Common kernel optimizations:

  • Fused attention kernels (FlashAttention-style implementations).
  • Fused RMSNorm + linear + activation where possible.
  • Quantized GEMM kernels (INT8, FP8, AWQ/GPTQ-compatible paths).
  • Efficient gather/scatter for paged KV layouts.
  • CUDA Graph capture to reduce launch overhead in stable shapes.

Implementation choices:

  • Handwritten CUDA/C++ for peak performance hotspots.
  • Triton kernels for faster iteration and maintainability.

Both are widely used in real serving frameworks.

Parallelism and Multi-GPU Scaling

When one GPU is insufficient, combine parallelism methods:

  • Tensor parallelism: split weight matrices across GPUs.
  • Pipeline parallelism: split layers across stages.
  • Expert parallelism (MoE): distribute experts and route tokens.
  • Data parallel replicas: increase request-level capacity.

Trade-off reminder: stronger parallelism improves capacity but increases communication overhead and tail-latency sensitivity.

Why "GPU Optimizations" May Not Help Inference

Some optimizations are excellent for training but weak for serving.

Examples:

  • Training-oriented fused backward kernels are irrelevant in pure inference.
  • Throughput-only benchmarks can hide terrible TTFT or p99 ITL.
  • Large static batches look great offline but underperform with real online traffic.

Serving optimization must be workload-aware, not benchmark-only.

Why Small Models May Underperform in vLLM/SGLang Workloads

A better statement than "cannot support small models" is:

  • Small models can be served, but speedup may be smaller than expected in end-to-end latency.

Reasons:

  • Framework overhead (scheduler, tokenization, networking, streaming) becomes a larger fraction of total latency.
  • GPU may be underutilized due to tiny kernels and launch overhead.
  • Memory and synchronization overhead may dominate arithmetic.
  • Quantization/dequantization and host-device copies can erase compute gains.

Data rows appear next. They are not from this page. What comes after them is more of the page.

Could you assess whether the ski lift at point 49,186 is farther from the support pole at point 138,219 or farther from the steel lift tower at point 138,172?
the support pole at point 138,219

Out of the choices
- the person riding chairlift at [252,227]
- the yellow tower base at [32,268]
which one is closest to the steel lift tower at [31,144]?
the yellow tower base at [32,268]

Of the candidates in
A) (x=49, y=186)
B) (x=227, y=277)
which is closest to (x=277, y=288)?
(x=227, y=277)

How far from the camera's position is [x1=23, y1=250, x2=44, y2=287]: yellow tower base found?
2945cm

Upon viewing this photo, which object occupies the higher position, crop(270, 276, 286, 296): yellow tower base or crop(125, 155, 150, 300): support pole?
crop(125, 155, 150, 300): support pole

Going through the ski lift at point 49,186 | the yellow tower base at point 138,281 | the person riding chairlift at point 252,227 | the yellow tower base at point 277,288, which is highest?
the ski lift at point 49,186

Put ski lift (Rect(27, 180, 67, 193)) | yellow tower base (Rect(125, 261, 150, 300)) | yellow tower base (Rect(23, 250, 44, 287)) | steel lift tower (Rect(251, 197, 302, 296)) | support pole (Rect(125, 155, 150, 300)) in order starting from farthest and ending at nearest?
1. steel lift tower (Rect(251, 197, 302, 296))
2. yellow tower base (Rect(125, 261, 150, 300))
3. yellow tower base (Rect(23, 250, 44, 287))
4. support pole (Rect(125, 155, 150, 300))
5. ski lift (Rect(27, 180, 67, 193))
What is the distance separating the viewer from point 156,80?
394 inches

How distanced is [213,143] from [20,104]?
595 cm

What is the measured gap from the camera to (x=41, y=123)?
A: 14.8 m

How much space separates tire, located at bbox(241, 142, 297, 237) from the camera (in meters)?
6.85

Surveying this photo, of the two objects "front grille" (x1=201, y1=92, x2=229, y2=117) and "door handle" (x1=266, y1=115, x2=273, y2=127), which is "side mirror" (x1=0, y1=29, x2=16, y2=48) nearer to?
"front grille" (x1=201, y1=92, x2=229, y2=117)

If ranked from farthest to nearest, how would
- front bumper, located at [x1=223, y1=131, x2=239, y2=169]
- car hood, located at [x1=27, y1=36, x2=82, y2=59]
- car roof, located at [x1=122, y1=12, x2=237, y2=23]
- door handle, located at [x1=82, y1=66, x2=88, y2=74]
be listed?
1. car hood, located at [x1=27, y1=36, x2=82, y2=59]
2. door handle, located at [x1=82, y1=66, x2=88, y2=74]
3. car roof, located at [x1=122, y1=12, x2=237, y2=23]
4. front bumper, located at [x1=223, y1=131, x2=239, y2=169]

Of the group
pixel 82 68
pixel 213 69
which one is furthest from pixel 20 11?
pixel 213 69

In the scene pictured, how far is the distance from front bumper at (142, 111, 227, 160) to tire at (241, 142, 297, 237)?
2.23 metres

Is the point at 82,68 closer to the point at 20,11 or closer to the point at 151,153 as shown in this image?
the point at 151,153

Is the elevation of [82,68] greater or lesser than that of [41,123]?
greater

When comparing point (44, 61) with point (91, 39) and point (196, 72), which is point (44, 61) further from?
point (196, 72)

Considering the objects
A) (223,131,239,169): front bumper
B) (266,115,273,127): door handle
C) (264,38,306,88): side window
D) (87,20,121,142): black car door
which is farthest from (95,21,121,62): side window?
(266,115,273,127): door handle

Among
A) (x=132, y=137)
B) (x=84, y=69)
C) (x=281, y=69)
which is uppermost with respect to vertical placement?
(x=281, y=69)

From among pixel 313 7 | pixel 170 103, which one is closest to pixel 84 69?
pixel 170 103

Practical implication: choose the serving stack and batching policy based on traffic pattern and SLO, not only model parameter count.

Practical Tuning Checklist

  1. Define SLO first: TTFT target, ITL target, and p99 bounds.
  2. Tune scheduler before deep kernel work.
  3. Enable paged KV and monitor fragmentation.
  4. Use prefix caching for repeated prompts.
  5. Set max input/output lengths to protect tail latency.
  6. Evaluate quantization with quality checks, not speed only.
  7. Profile end-to-end: tokenizer, runtime, scheduler, kernels, network.
  8. Separate benchmarking by workload class: short-chat, long-context QA, tool-calling, batch offline generation.

Key Metrics to Report

  • TTFT (p50/p95/p99)
  • ITL (p50/p95/p99)
  • Output tokens/s (aggregate and per GPU)
  • Request throughput (req/s)
  • GPU memory usage and KV cache hit rate
  • Scheduler queue depth and rejection rate
  • Cost per million output tokens

Summary

LLM serving performance is mostly a systems problem:

  • Prefill and decode have different bottlenecks.
  • Scheduler + KV memory management usually matter more than isolated kernel micro-optimizations.
  • Kernel quality is still crucial, especially for attention and quantized GEMM.
  • Small-model serving needs careful system-level tuning because overheads can dominate compute.

When analyzing any serving paper, focus on three questions first:

  1. What scheduling policy is used?
  2. How is KV cache allocated and moved?
  3. Which latency metrics improved under realistic traffic?